◆ Short task:
Write out the material again exactly, please, and omit the pictures.

◆ Information given:
==*==

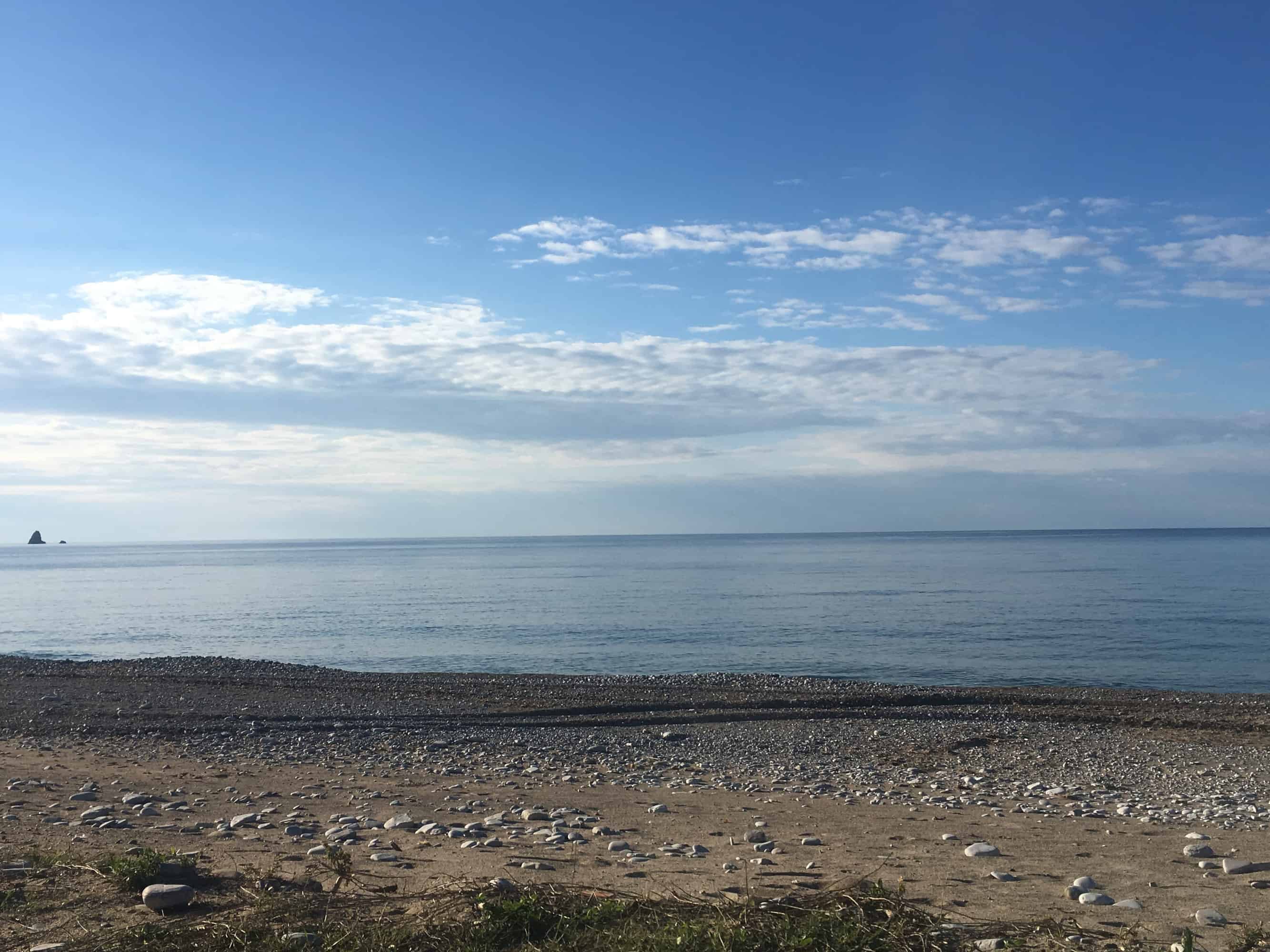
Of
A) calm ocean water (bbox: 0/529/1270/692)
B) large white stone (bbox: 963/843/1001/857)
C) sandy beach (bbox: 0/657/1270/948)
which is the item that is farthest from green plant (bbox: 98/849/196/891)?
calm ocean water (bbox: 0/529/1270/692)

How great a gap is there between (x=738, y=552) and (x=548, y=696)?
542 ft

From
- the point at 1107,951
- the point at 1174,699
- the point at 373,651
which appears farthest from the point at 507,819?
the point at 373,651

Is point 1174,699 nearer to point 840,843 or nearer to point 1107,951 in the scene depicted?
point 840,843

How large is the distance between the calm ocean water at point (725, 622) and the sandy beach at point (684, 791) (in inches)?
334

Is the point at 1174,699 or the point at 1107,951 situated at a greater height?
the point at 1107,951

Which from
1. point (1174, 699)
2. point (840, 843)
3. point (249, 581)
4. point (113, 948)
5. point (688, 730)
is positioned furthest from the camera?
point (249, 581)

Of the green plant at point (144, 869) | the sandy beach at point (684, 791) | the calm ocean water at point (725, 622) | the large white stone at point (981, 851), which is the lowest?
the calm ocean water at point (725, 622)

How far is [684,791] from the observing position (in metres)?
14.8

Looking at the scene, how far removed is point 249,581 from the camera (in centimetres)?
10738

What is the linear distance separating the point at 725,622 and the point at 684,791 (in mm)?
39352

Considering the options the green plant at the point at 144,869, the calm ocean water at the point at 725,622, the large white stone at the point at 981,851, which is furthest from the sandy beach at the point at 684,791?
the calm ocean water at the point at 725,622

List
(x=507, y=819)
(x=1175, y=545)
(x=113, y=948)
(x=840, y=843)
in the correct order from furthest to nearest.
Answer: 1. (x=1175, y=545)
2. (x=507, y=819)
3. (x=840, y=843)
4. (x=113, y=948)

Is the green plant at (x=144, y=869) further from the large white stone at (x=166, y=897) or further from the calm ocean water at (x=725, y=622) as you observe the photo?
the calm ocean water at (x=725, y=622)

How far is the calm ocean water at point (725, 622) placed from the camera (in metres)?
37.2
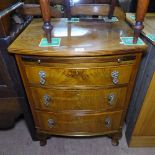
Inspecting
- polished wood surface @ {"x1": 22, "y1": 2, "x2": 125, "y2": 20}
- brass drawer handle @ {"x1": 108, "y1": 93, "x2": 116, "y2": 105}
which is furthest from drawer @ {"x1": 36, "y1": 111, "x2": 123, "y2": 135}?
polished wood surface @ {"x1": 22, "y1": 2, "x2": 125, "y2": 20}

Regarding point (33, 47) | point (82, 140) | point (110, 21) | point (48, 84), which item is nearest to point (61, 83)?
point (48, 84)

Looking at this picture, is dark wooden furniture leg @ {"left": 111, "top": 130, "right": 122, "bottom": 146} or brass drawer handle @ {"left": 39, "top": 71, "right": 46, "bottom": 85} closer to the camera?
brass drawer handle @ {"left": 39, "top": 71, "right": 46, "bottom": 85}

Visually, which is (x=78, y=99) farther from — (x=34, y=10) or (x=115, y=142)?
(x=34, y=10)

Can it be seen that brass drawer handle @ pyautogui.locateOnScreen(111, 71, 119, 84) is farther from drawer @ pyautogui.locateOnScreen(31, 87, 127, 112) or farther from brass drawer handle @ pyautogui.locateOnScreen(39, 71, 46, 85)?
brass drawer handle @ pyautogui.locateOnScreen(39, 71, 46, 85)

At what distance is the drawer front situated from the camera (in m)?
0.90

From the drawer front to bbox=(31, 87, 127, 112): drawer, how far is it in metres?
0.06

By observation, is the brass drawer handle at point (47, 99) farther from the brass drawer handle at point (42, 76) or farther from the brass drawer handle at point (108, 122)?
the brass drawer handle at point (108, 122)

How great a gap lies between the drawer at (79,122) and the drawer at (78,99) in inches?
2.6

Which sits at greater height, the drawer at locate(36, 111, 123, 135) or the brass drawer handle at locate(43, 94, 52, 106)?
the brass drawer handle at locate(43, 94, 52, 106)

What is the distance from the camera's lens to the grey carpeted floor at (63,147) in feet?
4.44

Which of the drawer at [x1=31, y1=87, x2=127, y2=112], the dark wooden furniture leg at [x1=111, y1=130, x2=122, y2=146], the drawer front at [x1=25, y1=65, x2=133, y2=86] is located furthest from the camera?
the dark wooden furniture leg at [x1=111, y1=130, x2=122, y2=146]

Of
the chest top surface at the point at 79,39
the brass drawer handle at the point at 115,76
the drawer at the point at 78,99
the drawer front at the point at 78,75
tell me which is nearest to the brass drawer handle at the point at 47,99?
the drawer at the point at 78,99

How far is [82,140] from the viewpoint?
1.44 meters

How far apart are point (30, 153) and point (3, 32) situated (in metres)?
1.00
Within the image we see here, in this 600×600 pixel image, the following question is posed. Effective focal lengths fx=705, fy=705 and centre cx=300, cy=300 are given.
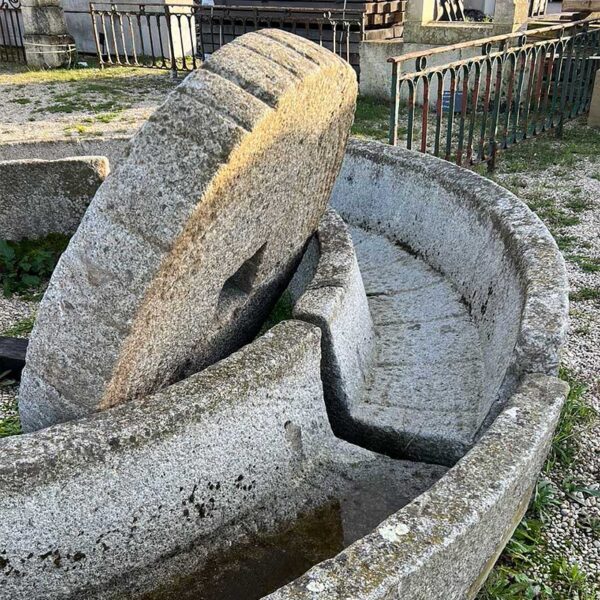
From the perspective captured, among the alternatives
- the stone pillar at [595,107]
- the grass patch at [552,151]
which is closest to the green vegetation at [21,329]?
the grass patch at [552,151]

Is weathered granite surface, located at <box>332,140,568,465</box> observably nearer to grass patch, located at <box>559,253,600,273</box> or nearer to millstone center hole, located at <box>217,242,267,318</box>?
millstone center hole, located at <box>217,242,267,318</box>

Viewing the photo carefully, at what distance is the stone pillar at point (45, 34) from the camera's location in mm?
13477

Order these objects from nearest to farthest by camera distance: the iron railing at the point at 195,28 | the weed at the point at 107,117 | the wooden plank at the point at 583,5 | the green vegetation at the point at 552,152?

==*==

◆ Exercise solution:
Of
A) calm ocean water (bbox: 0/529/1270/692)
B) large white stone (bbox: 963/843/1001/857)
C) sandy beach (bbox: 0/657/1270/948)
which is the item that is farthest from green plant (bbox: 98/849/196/891)?
calm ocean water (bbox: 0/529/1270/692)

How great a gap is there between (x=738, y=552) and (x=548, y=696)?
542 ft

From
- the point at 1107,951
- the point at 1174,699
- the point at 373,651
which appears farthest from the point at 507,819?
the point at 373,651

Is point 1174,699 nearer to point 840,843 or nearer to point 1107,951 in the scene depicted?
point 840,843

How large is the distance between the calm ocean water at point (725, 622) and the sandy beach at point (684, 791) (in inches)?
334

Is the point at 1174,699 or the point at 1107,951 situated at a greater height?
the point at 1107,951

Which from
1. point (1174, 699)
2. point (840, 843)
3. point (249, 581)
4. point (113, 948)
5. point (688, 730)
is positioned furthest from the camera?
point (249, 581)

Of the green plant at point (144, 869) | the sandy beach at point (684, 791) | the calm ocean water at point (725, 622) | the large white stone at point (981, 851), which is the lowest?
the calm ocean water at point (725, 622)

How far is [684,791] from the observing position (in metres)?
14.8

Looking at the scene, how far removed is point 249,581 from the camera (in centimetres)?
10738

What is the linear distance separating the point at 725,622 and the point at 684,791 (in mm)?
39352

Considering the options the green plant at the point at 144,869, the calm ocean water at the point at 725,622, the large white stone at the point at 981,851, which is furthest from the sandy beach at the point at 684,791?
the calm ocean water at the point at 725,622

List
(x=507, y=819)
(x=1175, y=545)
(x=113, y=948)
(x=840, y=843)
in the correct order from furthest to nearest.
Answer: 1. (x=1175, y=545)
2. (x=507, y=819)
3. (x=840, y=843)
4. (x=113, y=948)

Is the green plant at (x=144, y=869) further from the large white stone at (x=166, y=897) or further from the calm ocean water at (x=725, y=622) as you observe the photo?
the calm ocean water at (x=725, y=622)

How far is the calm ocean water at point (725, 622) placed from the camera (in metres)?
37.2
Inspecting
- polished wood surface @ {"x1": 22, "y1": 2, "x2": 125, "y2": 20}
- brass drawer handle @ {"x1": 108, "y1": 93, "x2": 116, "y2": 105}
which is furthest from drawer @ {"x1": 36, "y1": 111, "x2": 123, "y2": 135}?
polished wood surface @ {"x1": 22, "y1": 2, "x2": 125, "y2": 20}

Regarding point (33, 47) | point (82, 140) | point (110, 21) | point (48, 84), which item is nearest to point (61, 83)?
point (48, 84)

Looking at this picture, is dark wooden furniture leg @ {"left": 111, "top": 130, "right": 122, "bottom": 146} or brass drawer handle @ {"left": 39, "top": 71, "right": 46, "bottom": 85} closer to the camera?
brass drawer handle @ {"left": 39, "top": 71, "right": 46, "bottom": 85}

Visually, which is (x=78, y=99) farther from — (x=34, y=10) or (x=115, y=142)?
(x=34, y=10)

Can it be seen that brass drawer handle @ pyautogui.locateOnScreen(111, 71, 119, 84) is farther from drawer @ pyautogui.locateOnScreen(31, 87, 127, 112) or farther from brass drawer handle @ pyautogui.locateOnScreen(39, 71, 46, 85)?
brass drawer handle @ pyautogui.locateOnScreen(39, 71, 46, 85)

At what distance is the drawer front situated from the camera (in m)?
0.90

From the drawer front to bbox=(31, 87, 127, 112): drawer, how far is it in metres?
0.06

By observation, is the brass drawer handle at point (47, 99) farther from the brass drawer handle at point (42, 76) or farther from the brass drawer handle at point (108, 122)?
the brass drawer handle at point (108, 122)

How great a gap lies between the drawer at (79,122) and the drawer at (78,99) in inches?
2.6

Which sits at greater height, the drawer at locate(36, 111, 123, 135) or the brass drawer handle at locate(43, 94, 52, 106)?
the brass drawer handle at locate(43, 94, 52, 106)

What is the distance from the camera's lens to the grey carpeted floor at (63,147) in feet?
4.44

Which of the drawer at [x1=31, y1=87, x2=127, y2=112], the dark wooden furniture leg at [x1=111, y1=130, x2=122, y2=146], the drawer front at [x1=25, y1=65, x2=133, y2=86] is located furthest from the camera?
the dark wooden furniture leg at [x1=111, y1=130, x2=122, y2=146]

Of
the chest top surface at the point at 79,39
the brass drawer handle at the point at 115,76
the drawer at the point at 78,99
the drawer front at the point at 78,75
tell me which is nearest to the brass drawer handle at the point at 47,99?
the drawer at the point at 78,99

How far is [82,140] from the viewpoint?
1.44 meters

How far apart are point (30, 153) and point (3, 32) situated (in metres)?
1.00
Within the image we see here, in this 600×600 pixel image, the following question is posed. Effective focal lengths fx=705, fy=705 and centre cx=300, cy=300 are given.
From the perspective captured, among the alternatives
- the stone pillar at [595,107]
- the grass patch at [552,151]
which is closest to the green vegetation at [21,329]?
the grass patch at [552,151]

Is weathered granite surface, located at <box>332,140,568,465</box> observably nearer to grass patch, located at <box>559,253,600,273</box> or nearer to millstone center hole, located at <box>217,242,267,318</box>?
millstone center hole, located at <box>217,242,267,318</box>

Viewing the photo carefully, at what distance is the stone pillar at point (45, 34) from the camera's location in mm?
13477

Order these objects from nearest to farthest by camera distance: the iron railing at the point at 195,28 | the weed at the point at 107,117 | the wooden plank at the point at 583,5 | the green vegetation at the point at 552,152?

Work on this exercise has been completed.